• [Goal A]: Extract the passage of the SAS post starting with "In this sample, a" and going on through "two-valued variable ?", word for word.
• [Goal B]:
Answer these questions about the SAS post:
(i) What two values can the flag variable 'replied' take?
(ii) In the data step, how is replied_CL computed from replied?
(iii) Over what range of years does the data step loop?

I was asked to report the % of some event occurring and the 95% confidence interval about that %.

In this sample, a flag variable 'replied' is 0 or 1, and represents wether or not some survey question was answered.

'replied' is used categorically as a CLASS variable in table so that an across percentage can be specified in the table statement.

'replied' can not be reused analytically as a VAR variable, so replied_CL is created to have a something to work with in tabulate.

My question is this... is there any statistical problems with computing a LCLM UCLM from a two-valued variable ?

Thanks for listening.

Richard

data have;

do region = 'A', 'B';

  do year = 2005 to 2015;

    do _i = 1 to 100 + 50 *ranuni(123);

      id + 1;

      replied = ranuni(123) < 0.15;

      replied_CL = 100 * replied;

      output;

    end;

  end;

end;

drop _:;

run;

proc format;

  value replied 0='No Reply' 1='Reply';

options nocenter;

proc tabulate data=have;

  class region year replied;

  var replied_CL;

  table

    year

  , region

    * (replied='' * (N pctn<replied>=' % of region')

Dataset items:
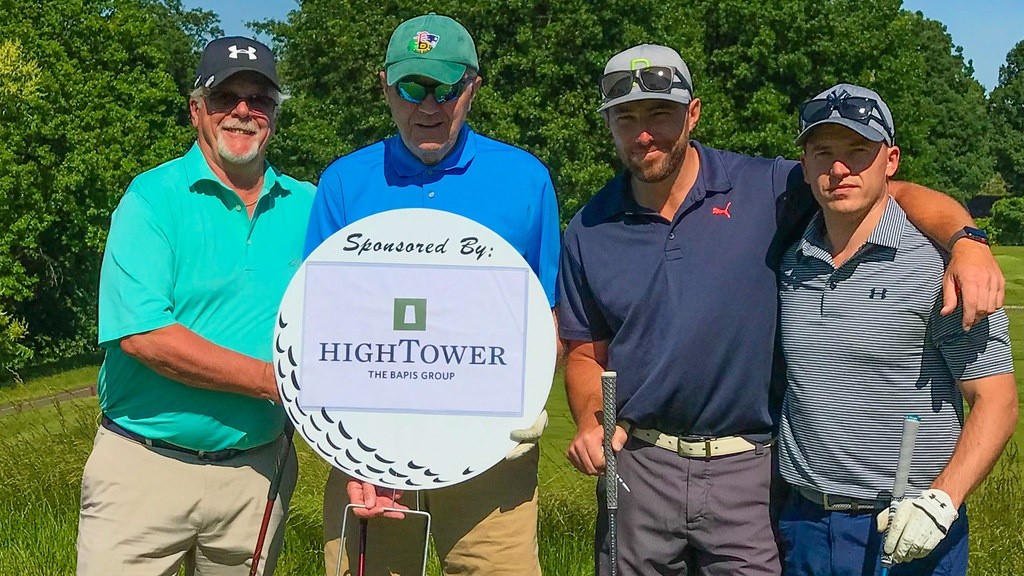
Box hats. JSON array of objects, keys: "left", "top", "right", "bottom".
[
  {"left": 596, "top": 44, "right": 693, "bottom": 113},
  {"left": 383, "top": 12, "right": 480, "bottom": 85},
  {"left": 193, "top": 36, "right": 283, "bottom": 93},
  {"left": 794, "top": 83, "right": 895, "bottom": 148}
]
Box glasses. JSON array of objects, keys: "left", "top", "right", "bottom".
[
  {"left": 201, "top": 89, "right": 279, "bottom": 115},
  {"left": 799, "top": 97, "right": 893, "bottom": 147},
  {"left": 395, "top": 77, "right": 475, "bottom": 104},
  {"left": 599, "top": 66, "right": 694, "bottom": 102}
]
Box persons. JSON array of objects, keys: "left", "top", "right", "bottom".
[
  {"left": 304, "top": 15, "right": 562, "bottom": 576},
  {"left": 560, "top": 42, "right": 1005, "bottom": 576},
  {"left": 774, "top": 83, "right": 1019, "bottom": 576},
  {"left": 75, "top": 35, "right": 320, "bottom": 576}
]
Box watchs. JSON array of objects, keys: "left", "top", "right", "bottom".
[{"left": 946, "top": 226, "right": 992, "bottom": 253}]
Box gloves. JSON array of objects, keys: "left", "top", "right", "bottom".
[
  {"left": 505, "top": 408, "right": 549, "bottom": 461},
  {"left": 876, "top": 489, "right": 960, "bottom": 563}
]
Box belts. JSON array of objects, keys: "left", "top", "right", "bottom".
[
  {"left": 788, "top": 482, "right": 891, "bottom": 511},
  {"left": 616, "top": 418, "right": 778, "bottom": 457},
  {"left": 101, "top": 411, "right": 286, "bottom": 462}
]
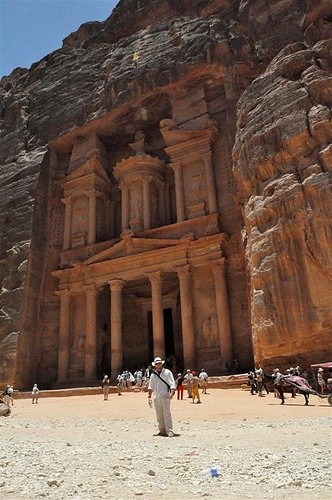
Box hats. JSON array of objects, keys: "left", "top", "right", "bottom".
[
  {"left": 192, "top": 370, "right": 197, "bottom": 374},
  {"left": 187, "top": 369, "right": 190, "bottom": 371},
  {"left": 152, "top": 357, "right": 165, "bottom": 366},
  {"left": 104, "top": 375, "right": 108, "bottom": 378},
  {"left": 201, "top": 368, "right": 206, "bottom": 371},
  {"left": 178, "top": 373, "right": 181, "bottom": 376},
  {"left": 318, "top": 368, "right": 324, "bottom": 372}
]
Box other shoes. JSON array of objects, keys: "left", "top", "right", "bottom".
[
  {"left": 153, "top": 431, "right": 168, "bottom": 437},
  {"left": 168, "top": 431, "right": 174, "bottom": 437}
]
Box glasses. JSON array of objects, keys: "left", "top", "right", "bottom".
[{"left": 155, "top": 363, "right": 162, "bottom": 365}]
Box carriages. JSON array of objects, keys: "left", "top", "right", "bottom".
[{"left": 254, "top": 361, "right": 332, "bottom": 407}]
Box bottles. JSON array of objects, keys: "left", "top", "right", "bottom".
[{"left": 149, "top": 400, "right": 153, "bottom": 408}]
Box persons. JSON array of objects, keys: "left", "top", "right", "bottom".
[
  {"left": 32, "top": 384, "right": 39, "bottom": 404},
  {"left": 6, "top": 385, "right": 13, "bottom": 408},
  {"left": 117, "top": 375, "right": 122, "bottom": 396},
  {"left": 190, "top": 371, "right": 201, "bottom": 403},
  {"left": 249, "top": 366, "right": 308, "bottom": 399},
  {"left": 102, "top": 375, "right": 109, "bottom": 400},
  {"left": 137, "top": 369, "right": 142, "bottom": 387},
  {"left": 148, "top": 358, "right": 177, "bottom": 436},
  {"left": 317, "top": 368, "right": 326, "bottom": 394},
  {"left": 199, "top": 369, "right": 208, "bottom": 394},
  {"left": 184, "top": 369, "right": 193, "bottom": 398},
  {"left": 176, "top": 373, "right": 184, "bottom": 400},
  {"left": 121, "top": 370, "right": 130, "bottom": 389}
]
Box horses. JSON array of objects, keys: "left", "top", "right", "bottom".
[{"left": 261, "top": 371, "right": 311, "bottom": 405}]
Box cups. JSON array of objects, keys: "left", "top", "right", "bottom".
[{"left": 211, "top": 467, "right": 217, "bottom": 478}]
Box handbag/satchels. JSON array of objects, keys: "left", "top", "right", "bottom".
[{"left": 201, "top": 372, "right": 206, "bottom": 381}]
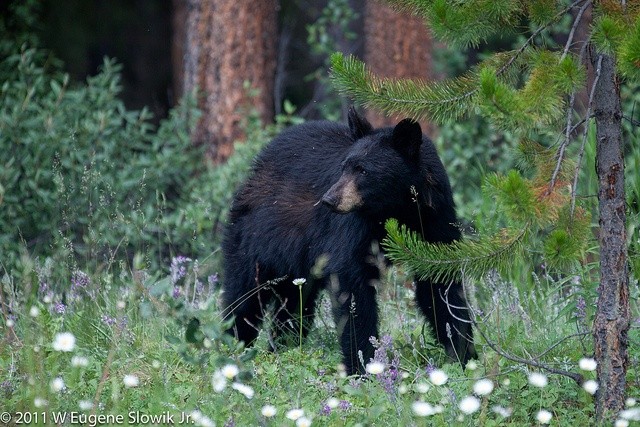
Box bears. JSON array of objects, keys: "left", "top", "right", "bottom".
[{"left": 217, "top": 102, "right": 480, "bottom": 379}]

• [Reply A]:
In this sample, a flag variable 'replied' is 0 or 1, and represents wether or not some survey question was answered.

'replied' is used categorically as a CLASS variable in table so that an across percentage can be specified in the table statement.

'replied' can not be reused analytically as a VAR variable, so replied_CL is created to have a something to work with in tabulate.

My question is this... is there any statistical problems with computing a LCLM UCLM from a two-valued variable ?

• [Reply B]:
(i) 0 or 1
(ii) replied_CL = 100 * replied
(iii) 2005 to 2015